Io di sforzo ce ne metto tantissimo, per qualsiasi cosa, mi sembra di essere l’unica a non conoscere la formula adeguata, come se si fossero dimenticati di mandarmela. È per questo, invece, che la canzone è perfetta, malinconica e arrabbiata allo stesso tempo. Nella realtà sott’acqua da cui non riesco a emergere è una boccata d’aria. Per tre minuti e trentasei secondi scompaiono tutte le raccomandazioni che sto ricevendo da alcuni mesi a questa parte: vedrai che se ti vesti così sembrerai più magra, se mangi di meno ti andranno i vestiti dell’anno scorso, se fai più attenzione non ti dimenticherai nulla. Ma è difficile far entrare nuovi pensieri in una testa già troppo piena, lo imparerò a mie spese.

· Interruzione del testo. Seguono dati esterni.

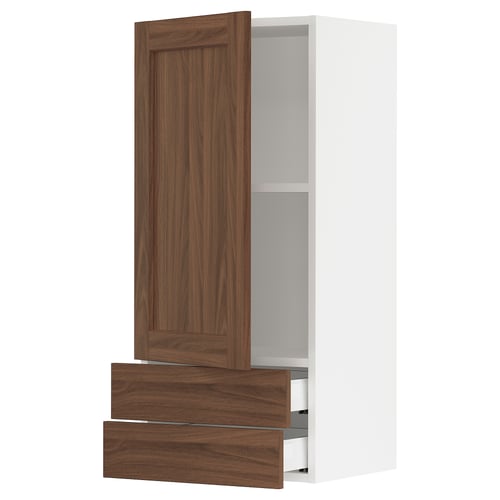 Walnut-colored SEKTION kitchen cabinet with two open drawers and a single door.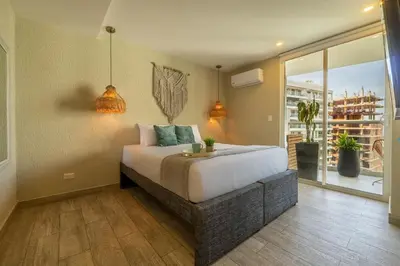 a bedroom with a bed and a large window at DQ1102 Hermoso con Jacuzzi priv y Vista increíble - 10 min Centro Historico in Cartagena de Indias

La canzone è ormai finita per due volte, sto per ascoltarla una terza, siamo appena oltre la metà del tragitto. La città ha una bellezza violenta che me la fa amare e odiare allo stesso tempo. Mia nonna ci starà aspettando alla finestra, mio nonno si starà accendendo l’ennesima marlboro super filtro prima di cenare, la pasta pronta nel forno. Certe cose non cambiano mai. Altre invece sì, l’ho capito da poco.

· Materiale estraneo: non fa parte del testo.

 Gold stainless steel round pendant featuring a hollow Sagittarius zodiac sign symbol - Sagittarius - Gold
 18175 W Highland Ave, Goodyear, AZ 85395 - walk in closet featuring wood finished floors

Oggi ho fatto la mia scelta e ho diviso i vestiti. Alcuni sono rimasti nella casa vecchia, quella che ha tenuto mio padre. Gli altri sono andati nella nuova, quella che ha affittato mia madre. Spero solo di averli distribuiti equamente: lo stesso numero di indumenti per abitazione, non voglio offendere nessuno. Anche i miei libri hanno ricevuto lo stesso trattamento, così come gli oggetti che decorano la mia camera, anzi le mie camere d’ora in poi. Ho buttato tutto in una grossa valigia e ho percorso a piedi la distanza tra i due appartamenti. Mi sembrava di trascinare un cadavere per la strada. Il mio cadavere. Ho cercato di sbrigarmi sperando che non se ne accorgesse nessuno, non volevo disturbare. Chissà se ci ho riflettuto abbastanza.

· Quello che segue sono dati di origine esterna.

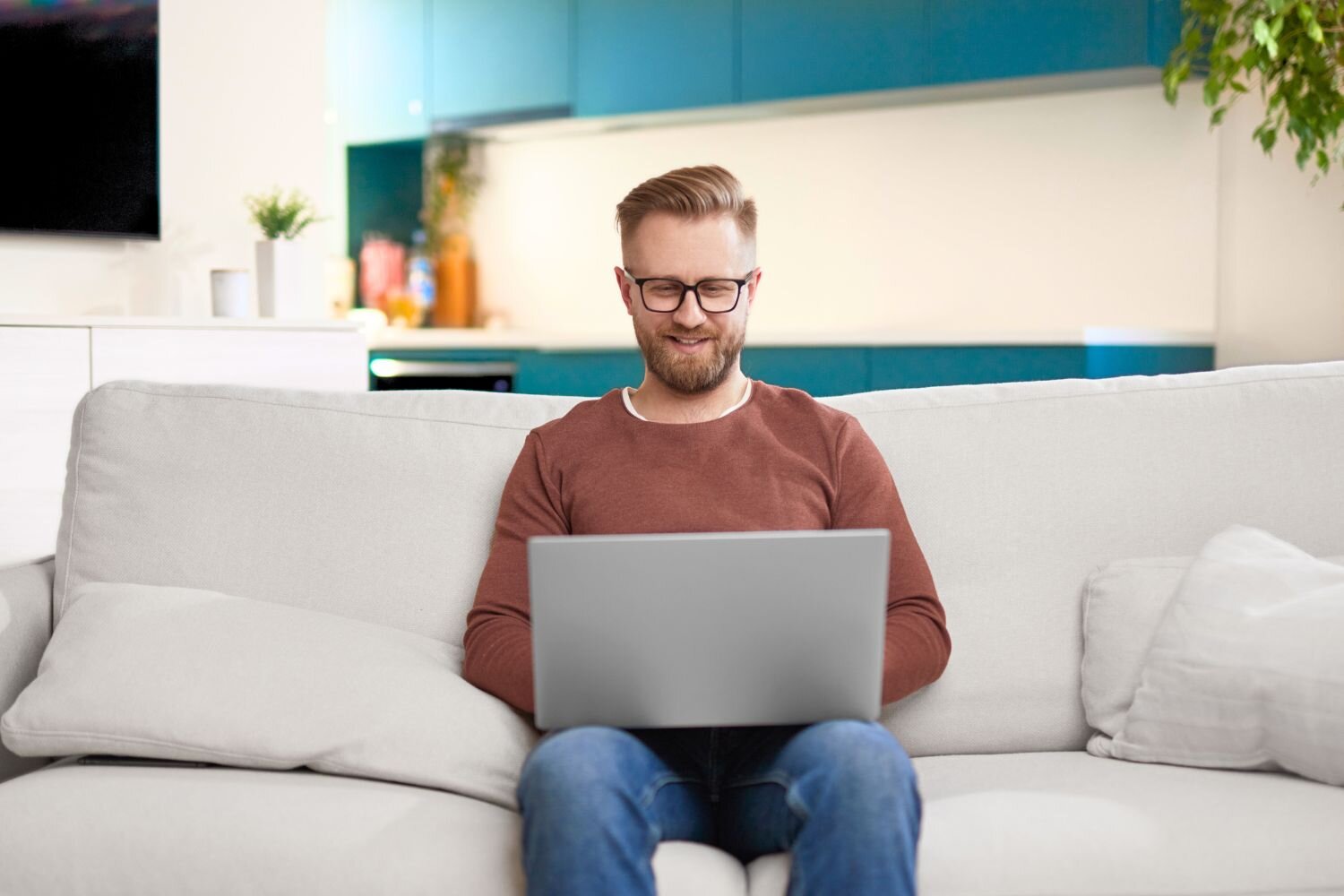 Smiling bearded man with glasses sitting on a couch using a laptop, with a kitchen visible behind him.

Prima di uscire dalla seconda casa mi sono guardata allo specchio. Perché mi sento così? Me lo sono chiesta pizzicandomi un rotolo della pancia. Come faccio a diventare carina senza sforzo? Ma non sono sicura che sia quello che voglio. Forse vorrei solo andare bene così come sono, ho pensato mentre mi chiudevo la porta alle spalle. Tra un paio di mesi mia madre mi domanderà perché sia vestita sempre uguale: «Dove sono finiti tutti i tuoi vestiti?» È fatta, mi dirò tra me, mi hanno scoperta.
La musica si ferma. Solo anni dopo capirò di cosa parla davvero la canzone, ora ho semplicemente bisogno di ascoltarla e riascoltarla. Riavvolgo il nastro, aspetto il punto preciso, schiaccio play.